| The AI coding approach is solving the wrong problem. The problem isn't with the low level detailed work. That problem should be solved by building composable, tested, audited libraries. Legos, if you will. If the problem is trivial enough that you can completely trust the AI coded solution, then you could have either done it yourself very easily or used a premade solution from a good library or toolkit. If the problem is not trivial, then you have the outsourcing challenges (which apply to a lot more scenarios than using AI to help you code). If you are not personally capable of judging the outsourced work, then whether you use AI or type it yourself, you will end up with errors or misfeatures. If you are capable of judging, then you must pay attention and read/review.
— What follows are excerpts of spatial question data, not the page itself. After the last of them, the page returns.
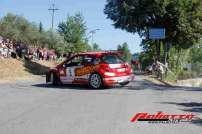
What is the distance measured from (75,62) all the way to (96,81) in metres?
1.57

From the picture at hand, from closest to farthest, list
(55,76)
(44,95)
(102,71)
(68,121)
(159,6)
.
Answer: (68,121) → (44,95) → (102,71) → (55,76) → (159,6)

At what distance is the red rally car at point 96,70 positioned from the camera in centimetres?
2159

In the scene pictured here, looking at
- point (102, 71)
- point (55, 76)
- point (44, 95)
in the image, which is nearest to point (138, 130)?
point (44, 95)

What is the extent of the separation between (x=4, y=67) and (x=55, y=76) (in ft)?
30.6

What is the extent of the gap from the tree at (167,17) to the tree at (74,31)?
15799 millimetres

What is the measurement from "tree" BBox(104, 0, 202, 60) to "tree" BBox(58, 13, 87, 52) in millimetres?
15799

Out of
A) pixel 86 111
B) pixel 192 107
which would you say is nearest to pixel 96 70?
pixel 192 107

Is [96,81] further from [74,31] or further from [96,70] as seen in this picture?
[74,31]

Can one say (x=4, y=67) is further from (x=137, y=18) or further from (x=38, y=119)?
(x=38, y=119)

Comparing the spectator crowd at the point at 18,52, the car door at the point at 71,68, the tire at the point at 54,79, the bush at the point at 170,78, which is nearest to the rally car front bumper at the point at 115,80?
the car door at the point at 71,68

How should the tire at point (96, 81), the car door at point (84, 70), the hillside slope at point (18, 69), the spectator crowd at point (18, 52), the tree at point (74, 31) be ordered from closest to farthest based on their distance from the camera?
1. the tire at point (96, 81)
2. the car door at point (84, 70)
3. the hillside slope at point (18, 69)
4. the spectator crowd at point (18, 52)
5. the tree at point (74, 31)

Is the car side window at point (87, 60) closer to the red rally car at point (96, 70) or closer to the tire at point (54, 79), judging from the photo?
the red rally car at point (96, 70)

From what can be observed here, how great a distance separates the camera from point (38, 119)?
12.2 m

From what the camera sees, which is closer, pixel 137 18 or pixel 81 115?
pixel 81 115
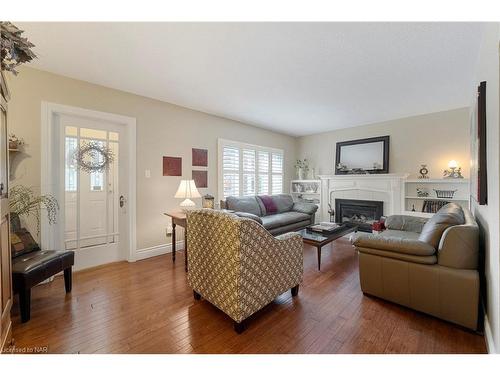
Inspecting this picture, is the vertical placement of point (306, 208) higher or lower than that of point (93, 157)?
lower

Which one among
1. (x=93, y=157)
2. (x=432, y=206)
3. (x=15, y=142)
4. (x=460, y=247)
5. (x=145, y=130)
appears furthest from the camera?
(x=432, y=206)

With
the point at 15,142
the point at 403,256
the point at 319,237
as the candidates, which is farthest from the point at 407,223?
the point at 15,142

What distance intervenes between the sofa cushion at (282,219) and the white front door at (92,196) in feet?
7.39

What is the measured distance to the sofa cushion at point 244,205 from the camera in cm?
408

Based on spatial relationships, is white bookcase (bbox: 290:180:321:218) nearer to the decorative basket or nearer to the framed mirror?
the framed mirror

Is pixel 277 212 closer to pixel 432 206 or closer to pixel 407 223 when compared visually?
pixel 407 223

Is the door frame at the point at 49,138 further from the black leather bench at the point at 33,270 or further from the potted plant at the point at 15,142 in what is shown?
the black leather bench at the point at 33,270

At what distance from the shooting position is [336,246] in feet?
13.3

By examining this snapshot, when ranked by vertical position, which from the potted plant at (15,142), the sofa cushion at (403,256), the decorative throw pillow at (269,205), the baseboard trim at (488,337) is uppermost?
the potted plant at (15,142)

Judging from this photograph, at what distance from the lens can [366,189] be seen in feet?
15.7

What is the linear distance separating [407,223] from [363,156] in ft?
6.79

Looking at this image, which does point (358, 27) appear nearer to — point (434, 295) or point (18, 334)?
point (434, 295)

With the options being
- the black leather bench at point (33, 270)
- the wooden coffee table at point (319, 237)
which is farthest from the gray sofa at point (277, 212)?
the black leather bench at point (33, 270)

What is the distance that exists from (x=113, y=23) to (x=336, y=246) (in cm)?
426
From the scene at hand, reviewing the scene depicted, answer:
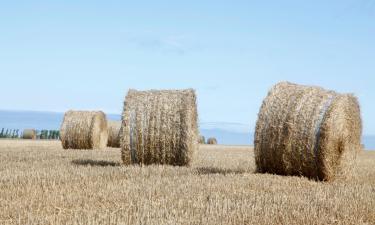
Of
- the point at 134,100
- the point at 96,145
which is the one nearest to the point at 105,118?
the point at 96,145

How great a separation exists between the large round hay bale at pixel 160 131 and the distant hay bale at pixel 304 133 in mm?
1613

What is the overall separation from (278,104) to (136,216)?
5120 mm

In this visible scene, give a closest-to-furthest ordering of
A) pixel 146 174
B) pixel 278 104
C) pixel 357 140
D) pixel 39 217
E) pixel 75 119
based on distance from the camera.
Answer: pixel 39 217, pixel 146 174, pixel 278 104, pixel 357 140, pixel 75 119

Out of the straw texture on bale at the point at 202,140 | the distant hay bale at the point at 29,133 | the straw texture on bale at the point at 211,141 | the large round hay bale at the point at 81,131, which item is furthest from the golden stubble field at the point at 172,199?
the straw texture on bale at the point at 211,141

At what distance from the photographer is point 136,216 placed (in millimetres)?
5754

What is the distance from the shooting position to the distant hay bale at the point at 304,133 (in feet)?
32.6

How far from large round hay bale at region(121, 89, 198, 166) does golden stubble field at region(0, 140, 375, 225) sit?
1.46m

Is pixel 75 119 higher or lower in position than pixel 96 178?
higher

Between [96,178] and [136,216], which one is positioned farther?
[96,178]

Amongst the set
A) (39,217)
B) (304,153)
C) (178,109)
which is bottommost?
(39,217)

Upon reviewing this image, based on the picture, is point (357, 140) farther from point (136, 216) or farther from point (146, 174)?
point (136, 216)

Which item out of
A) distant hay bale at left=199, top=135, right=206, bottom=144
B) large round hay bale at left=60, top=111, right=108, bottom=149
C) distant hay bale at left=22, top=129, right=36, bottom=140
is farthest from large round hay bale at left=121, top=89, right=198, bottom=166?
distant hay bale at left=22, top=129, right=36, bottom=140

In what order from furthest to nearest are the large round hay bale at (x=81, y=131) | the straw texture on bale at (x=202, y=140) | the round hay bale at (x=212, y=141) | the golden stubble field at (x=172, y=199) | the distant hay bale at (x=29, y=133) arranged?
the round hay bale at (x=212, y=141)
the distant hay bale at (x=29, y=133)
the straw texture on bale at (x=202, y=140)
the large round hay bale at (x=81, y=131)
the golden stubble field at (x=172, y=199)

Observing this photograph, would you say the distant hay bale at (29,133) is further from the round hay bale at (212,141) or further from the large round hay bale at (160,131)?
the large round hay bale at (160,131)
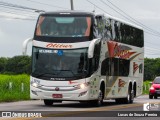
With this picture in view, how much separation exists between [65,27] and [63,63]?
4.98 feet

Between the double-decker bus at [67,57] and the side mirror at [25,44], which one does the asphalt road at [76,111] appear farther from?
the side mirror at [25,44]

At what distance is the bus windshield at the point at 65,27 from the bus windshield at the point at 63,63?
0.71 metres

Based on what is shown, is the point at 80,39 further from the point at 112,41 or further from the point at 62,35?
Result: the point at 112,41

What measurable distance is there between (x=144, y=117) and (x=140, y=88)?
16539mm

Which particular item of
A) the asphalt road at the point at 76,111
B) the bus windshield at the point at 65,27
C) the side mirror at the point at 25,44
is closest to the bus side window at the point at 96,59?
the bus windshield at the point at 65,27

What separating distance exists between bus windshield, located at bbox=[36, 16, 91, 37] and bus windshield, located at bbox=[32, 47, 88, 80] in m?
0.71

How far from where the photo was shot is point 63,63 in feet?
82.2

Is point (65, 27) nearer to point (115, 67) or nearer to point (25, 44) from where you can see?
point (25, 44)

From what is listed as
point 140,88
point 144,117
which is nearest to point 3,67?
point 140,88

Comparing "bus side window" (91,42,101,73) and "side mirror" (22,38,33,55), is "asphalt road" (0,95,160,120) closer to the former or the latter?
"bus side window" (91,42,101,73)

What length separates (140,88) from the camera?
35.8 m

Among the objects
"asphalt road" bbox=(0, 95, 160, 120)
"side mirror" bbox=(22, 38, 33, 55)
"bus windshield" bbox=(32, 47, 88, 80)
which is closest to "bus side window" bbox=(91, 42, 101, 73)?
"bus windshield" bbox=(32, 47, 88, 80)

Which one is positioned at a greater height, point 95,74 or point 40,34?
point 40,34

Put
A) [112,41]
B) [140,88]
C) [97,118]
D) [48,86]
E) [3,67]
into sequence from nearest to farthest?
[97,118], [48,86], [112,41], [140,88], [3,67]
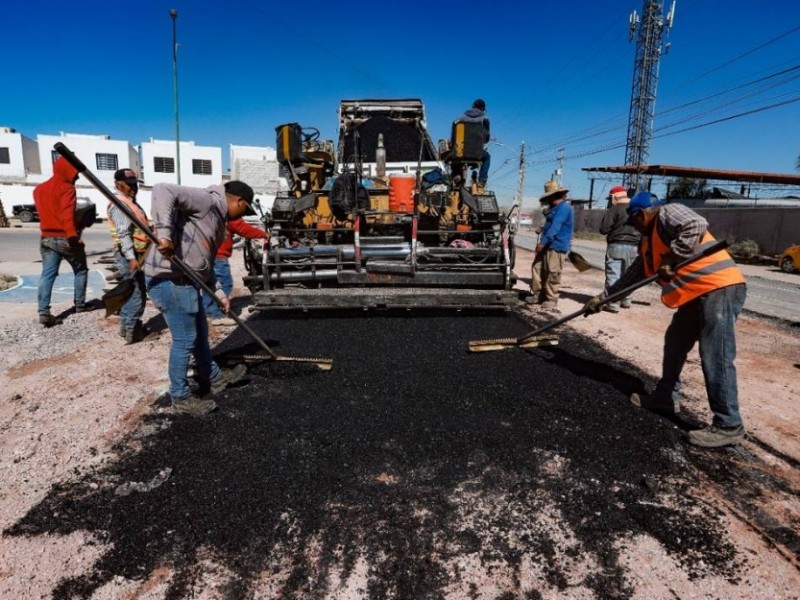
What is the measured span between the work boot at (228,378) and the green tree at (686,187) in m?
30.4

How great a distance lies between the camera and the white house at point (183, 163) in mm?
34844

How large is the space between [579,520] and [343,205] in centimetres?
415

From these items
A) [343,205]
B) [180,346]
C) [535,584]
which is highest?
[343,205]

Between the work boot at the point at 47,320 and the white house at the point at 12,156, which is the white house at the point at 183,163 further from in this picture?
the work boot at the point at 47,320

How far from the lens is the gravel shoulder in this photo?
1735 millimetres

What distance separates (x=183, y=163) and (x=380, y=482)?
38276 millimetres

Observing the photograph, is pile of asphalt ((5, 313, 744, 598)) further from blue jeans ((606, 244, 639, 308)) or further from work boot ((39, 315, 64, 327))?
work boot ((39, 315, 64, 327))

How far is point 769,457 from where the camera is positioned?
2631 mm

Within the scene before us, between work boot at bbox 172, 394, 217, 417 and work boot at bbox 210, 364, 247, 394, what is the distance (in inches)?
12.4

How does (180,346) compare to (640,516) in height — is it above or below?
above

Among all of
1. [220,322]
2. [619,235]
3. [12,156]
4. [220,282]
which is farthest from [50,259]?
[12,156]

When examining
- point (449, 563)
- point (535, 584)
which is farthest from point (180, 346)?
point (535, 584)

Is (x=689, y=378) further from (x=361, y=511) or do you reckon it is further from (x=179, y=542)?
(x=179, y=542)

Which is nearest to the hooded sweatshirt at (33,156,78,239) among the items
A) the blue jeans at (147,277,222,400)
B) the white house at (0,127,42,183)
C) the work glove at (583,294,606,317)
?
the blue jeans at (147,277,222,400)
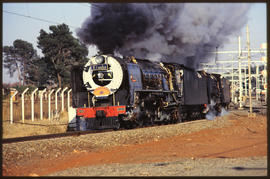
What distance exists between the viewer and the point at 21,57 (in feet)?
279

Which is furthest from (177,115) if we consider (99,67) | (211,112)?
(211,112)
So your job shifts from defining the problem and programming a solution to defining the problem and reviewing potential solution(s). Either way, you must focus and think. But again, perhaps you would be better off building a solution composed of known good blocks. <- This should be the future of software development... Sadly, I think that open source and freedom to (re)invent has worked against us in the long run. If instead of each of us going off and thinking, "I can make a better language/framework", we had built on existing technologies, I daresay we would be further along. To be fair of course, some level of dissatisfaction and divergence would be necessary or we would still be using assembly. Github does have one thing right though (from a business perspective) - they are making a remedy to a symptom, and in that they can expect longer term revenue than if they actually solved the core problem. |
With that in mind I think this problem is totally real and worth solving. If copilot can save me those mundane moments during my day where I have to figure out “how to do this common thing that I already did 100 times” then it’s a win for everyone.
It’s not trying to solve the whole of programming. It’s just a nice tool to let you actually concentrate on the non-automated parts of coding such as: actually translating requirements into code.